You are a JavaScript developer. You write slim and clean code. Answer with code only, no explanations.
"""

As you can see, our model will be based on Llama3.1, and we’ve given our model specific instructions.

We can now build and use the model directly:

ollama create jsDev -f ./Modelfile
ollama run jsDev

I won't go into further detail here because this is a field of study in itself. However, this gives you a starting point for tuning your model. By the way, Continue learns from your code and stores this learned information locally. This can then be used to create even more tailored models.

GUIs

If you don’t want to use Ollama only in your IDE or terminal, you can turn to numerous interfaces. These range from web interfaces running in Docker to standalone apps. Personally, I prefer Msty. Msty makes it easy to access your own data, such as asking questions related to your own Obsidian Vault—all offline.

Conclusion

The installation and use of local LLMs has become incredibly simple. It requires a well-equipped computer, but most of us already have that for development.

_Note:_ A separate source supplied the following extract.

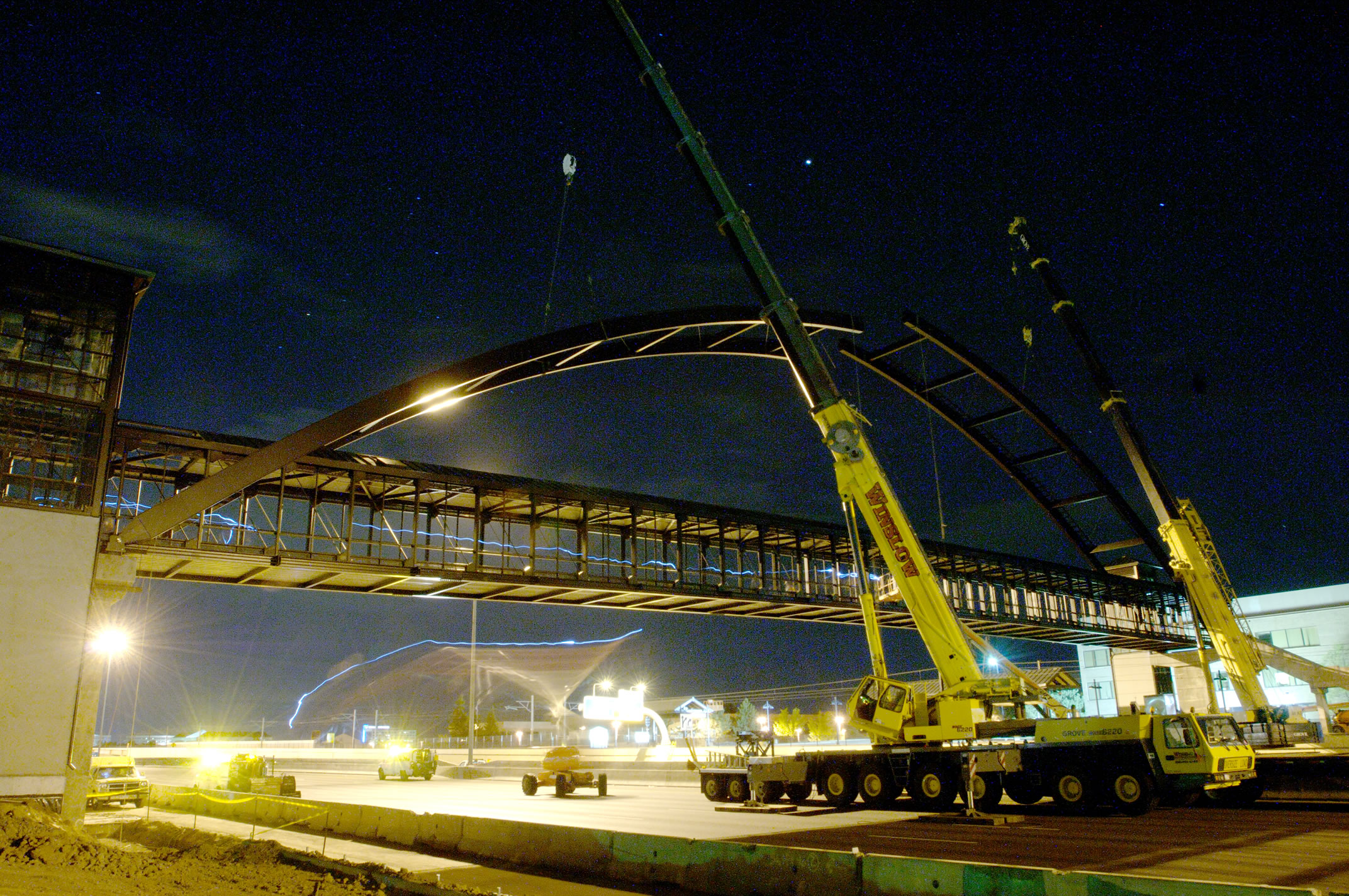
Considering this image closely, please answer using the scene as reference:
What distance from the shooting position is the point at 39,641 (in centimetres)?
2080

By integrating the model into IDEs, it can make our lives a bit easier—provided we keep in mind that the generated code must always be reviewed with a sharp eye.

Thanks to the tools we've employed, we can even work offline and remain independent of external services.

It will be interesting to see how this technology continues to develop, what leaps will happen next, and at what point we’ll essentially become code reviewers and architects. Exciting yet questionable times lie ahead.